Au-delà de la conservation partagée qui appelle un travail concerté des bibliothèques de référence, des consortiums (qui, au sein du groupement, doit cumuler pour un même titre abonnement papier et licence d’accès à la version électronique ?) et d’un établissement comme le Centre technique du livre de l’enseignement supérieur (CTLes), la principale question qui reste ouverte est celle d’un archivage qui garantisse un accès sur le long terme aux documents en ligne. Pour n’être pas insurmontable en termes techniques, ce point apparaît aujourd’hui comme le plus difficile car il suppose de satisfaire à de multiples conditions : l’accord des ayants droit et une sûreté juridique, des moyens informatiques lourds, des opérateurs présentant une garantie de pérennité et enfin, last but not least, une cohérence de l’action de multiples partenaires susceptibles d’intervenir dans ce champ.

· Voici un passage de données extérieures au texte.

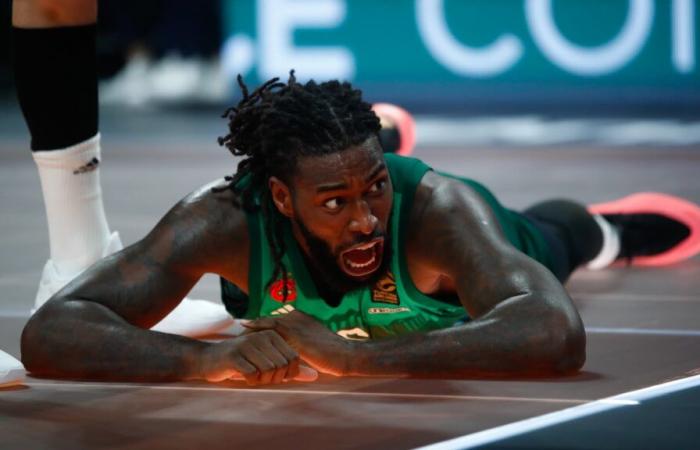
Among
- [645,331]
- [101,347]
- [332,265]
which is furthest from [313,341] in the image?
[645,331]

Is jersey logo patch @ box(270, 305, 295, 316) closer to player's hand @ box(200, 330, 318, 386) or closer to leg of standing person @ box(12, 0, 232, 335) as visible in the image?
player's hand @ box(200, 330, 318, 386)

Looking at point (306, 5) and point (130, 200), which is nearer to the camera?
point (130, 200)

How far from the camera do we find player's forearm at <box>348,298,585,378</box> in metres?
2.63

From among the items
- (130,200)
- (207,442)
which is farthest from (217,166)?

On le voit : les points d’impact de la documentation électronique dans les établissements d’enseignement supérieur et sur le réseau des bibliothèques sont multiples et importants. Ils sont positifs par beaucoup d’aspects, notamment par les nouvelles possibilités qu’ils ouvrent aux chercheurs et par le fait qu’ils accélèrent le processus de construction des politiques documentaires d’établissement. Reste le paradoxe de l’histoire : alors que l’information scientifique est, pour l’essentiel, produite par les universités et les organismes de la recherche publique, que les auteurs de publications scientifiques (dont les droits sont perpétuellement mis en avant !) abandonnent généralement leurs droits contre une rémunération symbolique ou nulle, que la communauté savante a seule la capacité de valider les contenus, cette même communauté s’est mise dans la situation d’être captive d’acteurs en position de monopoles et de payer de plus en plus cher l’accès aux informations qu’elle a produites.

Mai 2003

  1.  (retour)↑  Annuaire des bibliothèques universitaires et des grands établissements : 1998, Ministère de l’Éducation nationale, 2000.
  2.  (retour)↑  Claude Jolly, « Bibliothèques universitaires : regards sur les changements », BBF, 2001, t. 46, n° 6, p. 50-54.